Last night my wife and I were watching a television program about a young lady and her swimming. She called herself disabled and I asked my wife to tell me why she thought such a thing. Why is she using that word? Was she different then me? Certainly. She was different than what we might call the average or norm, but why is being different from the average or norm disabled? I thought that just made you different?

Now I have no problem with a person getting special privileges to make their life more manageable because they are different but why must it be disabled? What about us tell us this is disabled? Is this to hide that we are all disabled in some way?

Do you strive to be normal? As a Christian do you have some normal, right upstanding picture in your head of what the ideal normal average Christian looks like? Why do you think we have that? Is there really such a thing? Should we strive for this image or is it something our culture teaches us, not God?

I don’t know, that is why I ask. Paul says look at his example but I’m not sure he is talking about wellness. I think he is talking about a way of life. You see I think somewhere we crossed from a healthy believer being one who is working to bring glory to God to a healthy believer is one who has all of life together. I don’t know if that is really true though.

What if David is the normal everyday average follower of our God? What if Abraham in all his attempts to help God with the promise is right down average lane?
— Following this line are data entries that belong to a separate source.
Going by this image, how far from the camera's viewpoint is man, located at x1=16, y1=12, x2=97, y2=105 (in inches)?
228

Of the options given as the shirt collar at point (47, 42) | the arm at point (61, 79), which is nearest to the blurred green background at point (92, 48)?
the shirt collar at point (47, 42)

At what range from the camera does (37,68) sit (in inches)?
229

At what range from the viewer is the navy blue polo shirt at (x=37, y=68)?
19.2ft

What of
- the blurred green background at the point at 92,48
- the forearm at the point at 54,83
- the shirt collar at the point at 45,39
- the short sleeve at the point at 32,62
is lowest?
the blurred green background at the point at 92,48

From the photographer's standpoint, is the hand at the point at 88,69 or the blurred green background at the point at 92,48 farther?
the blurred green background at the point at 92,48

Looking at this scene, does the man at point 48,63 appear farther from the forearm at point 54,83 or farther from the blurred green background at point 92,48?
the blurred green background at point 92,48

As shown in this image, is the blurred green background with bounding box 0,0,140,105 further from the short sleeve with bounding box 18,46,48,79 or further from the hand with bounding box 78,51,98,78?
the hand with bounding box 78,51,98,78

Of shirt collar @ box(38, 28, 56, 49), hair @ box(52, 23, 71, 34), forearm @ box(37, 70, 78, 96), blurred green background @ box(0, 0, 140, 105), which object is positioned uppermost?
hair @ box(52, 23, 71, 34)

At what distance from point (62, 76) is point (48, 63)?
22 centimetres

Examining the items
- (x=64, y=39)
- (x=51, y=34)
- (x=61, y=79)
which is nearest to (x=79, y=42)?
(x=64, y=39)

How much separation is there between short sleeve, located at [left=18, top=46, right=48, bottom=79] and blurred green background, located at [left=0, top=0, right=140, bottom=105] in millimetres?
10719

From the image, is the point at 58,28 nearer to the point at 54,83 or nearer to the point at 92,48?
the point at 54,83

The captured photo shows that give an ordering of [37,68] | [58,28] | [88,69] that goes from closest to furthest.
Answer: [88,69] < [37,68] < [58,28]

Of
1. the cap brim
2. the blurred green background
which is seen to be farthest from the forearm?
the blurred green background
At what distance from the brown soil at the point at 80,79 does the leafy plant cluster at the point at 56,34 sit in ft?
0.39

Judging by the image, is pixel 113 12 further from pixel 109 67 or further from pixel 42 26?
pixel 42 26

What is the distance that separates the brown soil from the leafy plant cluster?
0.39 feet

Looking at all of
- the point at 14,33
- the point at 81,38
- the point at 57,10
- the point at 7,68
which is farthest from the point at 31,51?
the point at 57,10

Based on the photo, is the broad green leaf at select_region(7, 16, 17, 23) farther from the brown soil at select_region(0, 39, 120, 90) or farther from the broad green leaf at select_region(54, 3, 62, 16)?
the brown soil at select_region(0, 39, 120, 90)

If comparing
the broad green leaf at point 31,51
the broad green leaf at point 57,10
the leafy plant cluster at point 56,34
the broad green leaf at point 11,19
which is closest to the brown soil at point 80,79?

What if Peter is the prototypical Christ-follower? What if the church in Corinth is more normal than any could imagine? What would that do to our measuring stick? Our expectations?

What if their willingness to follow marked average? What if their willingness to seek in spite of their failings and foibles is what marked them in their lives?

I don’t know, what If we became the people we think we want to be, I wonder if we would end up very vanilla, very boring and very unable to relate to others? Everyone would look and act the same because they had all made it to the same place. Wouldn’t that be true? Isn’t the idea presented that we as Christians are suppose to be striving for some Christian ideal of behavior, excising the problems of our past?

What if the problems make us more valuable in the kingdom? What if healing is less about fixing us, getting us past these problems, and instead is about showing how even with them we can live and function and are held together and have a place where we will finally be restored?

If Jesus came to give us hope, a home where we truly will be without defect, why is it that we become frustrated when we discover we are not home yet? I don’t know, these are in the end just the thoughts that run through my brain, that keep me up at night, that make me think.